Periandro no estaba lejos del descubrimiento
moderno de que la democracia es mejor tiranía que la tiranía pura y dura, y que, por lo tanto, es la mejor dictadura que puede haber en el mundo moderno, en el sentido de más eficaz, porque no
se siente como imposición dictatorial. Ese descubrimiento lo hizo entre otros Rousseau cuando escribió
que el pueblo inglés creía que era libre y se equivocaba, ya que sólo lo era durante la elección de
los miembros de su parlamento; una vez que habían elegido a sus representantes,
los ingleses se convertían en sus esclavos, dado que esos supuestos representantes de la
voluntad popular no eran otra cosa que comisarios delegados. Lo que decía de los ingleses se puede hacer
extensivo, por supuesto, a cualquier democracia moderna. La voluntad popular no admite
ninguna representación que la sojuzgue: “La soberanía no puede ser representada
por la misma razón que no puede ser alienada”.
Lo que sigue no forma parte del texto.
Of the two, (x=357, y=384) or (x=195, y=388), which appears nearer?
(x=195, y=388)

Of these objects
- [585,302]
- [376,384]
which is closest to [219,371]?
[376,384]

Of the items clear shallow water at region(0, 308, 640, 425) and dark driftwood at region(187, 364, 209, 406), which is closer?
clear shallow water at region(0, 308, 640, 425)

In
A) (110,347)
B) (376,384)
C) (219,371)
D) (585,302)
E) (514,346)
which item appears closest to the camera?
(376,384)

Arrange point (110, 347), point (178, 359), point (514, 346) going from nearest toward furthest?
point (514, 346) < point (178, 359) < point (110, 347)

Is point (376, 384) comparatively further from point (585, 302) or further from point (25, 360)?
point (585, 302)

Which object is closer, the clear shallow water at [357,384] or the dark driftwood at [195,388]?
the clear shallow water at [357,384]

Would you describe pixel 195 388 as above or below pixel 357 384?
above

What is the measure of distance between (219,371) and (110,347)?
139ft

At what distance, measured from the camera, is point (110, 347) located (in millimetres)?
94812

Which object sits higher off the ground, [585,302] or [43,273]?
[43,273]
La soberanía popular, de hecho, no va más allá de depositar un
voto en una urna cada cuatro o cinco años para decidir quiénes, dentro de la lista
cerrada de un partido o coalición electoral, van a ser los supuestos representantes, es
decir, gobernantes, del pueblo durante un período determinado de tiempo. ¿Por qué cada
cuatro o cinco años? ¿No podría hacerse en un período más dilatado de tiempo, por
ejemplo, cada veinticinco años, o en uno mucho más breve, quizá cada mes o,
mejor aún, cada día?
He aquí la perversión conceptual de la democracia moderna: llamar a
los gobernantes, que antes lo eran por imposición divina de la línea dinástica o por la fuerza de las armas,
representantes de la voluntad popular, una voluntad que parece que lo que
quiere es que la gobiernen a toda costa, no sea que ella
sola vaya a desmandarse. La democracia sería, pues, la “libertad” que tiene
el pueblo de elegir a sus gobernantes.
-¿Qué es la democracia? -La "libertad" de elegir a los jefes (o las cadenas).
Se
oye mucho decir que el pueblo es soberano, pero hay
que preguntarse: soberano ¿de quién? Hay quien dice que en democracia,
que es el
régimen actual que inventaron los griegos y que nos ha tocado padecer a
nosotros, incluidos los griegos actuales, el pueblo es soberano de sí
mismo.
Pero no se puede ser a la vez soberano y súbdito, ya que el pueblo que
gobierna
no es el pueblo que obedece. El soberano es el que manda, el que
gobierna, el
que reina, y el pueblo, por definición, el mandado. El pueblo soberano
sería el
que sólo obedece a su propia voluntad. Pero la voluntad popular no puede
tener
representantes, porque lo que el pueblo quiere es que no gobierne nadie
o, como la gente dice, que nadie sea más que nadie. Cuando el pueblo
habla en primera persona del singular, un singular colectivo, dice: A mí
no me representa nadie. Y cuando habla en primera persona del plural:
Nadie nos representa, nuestros representantes no nos representan ni a
nosotros ni a sí mismos ni siquiera.
Política de Aristóteles, Loeb Classical Library (traducción inglesa de H. Rackham)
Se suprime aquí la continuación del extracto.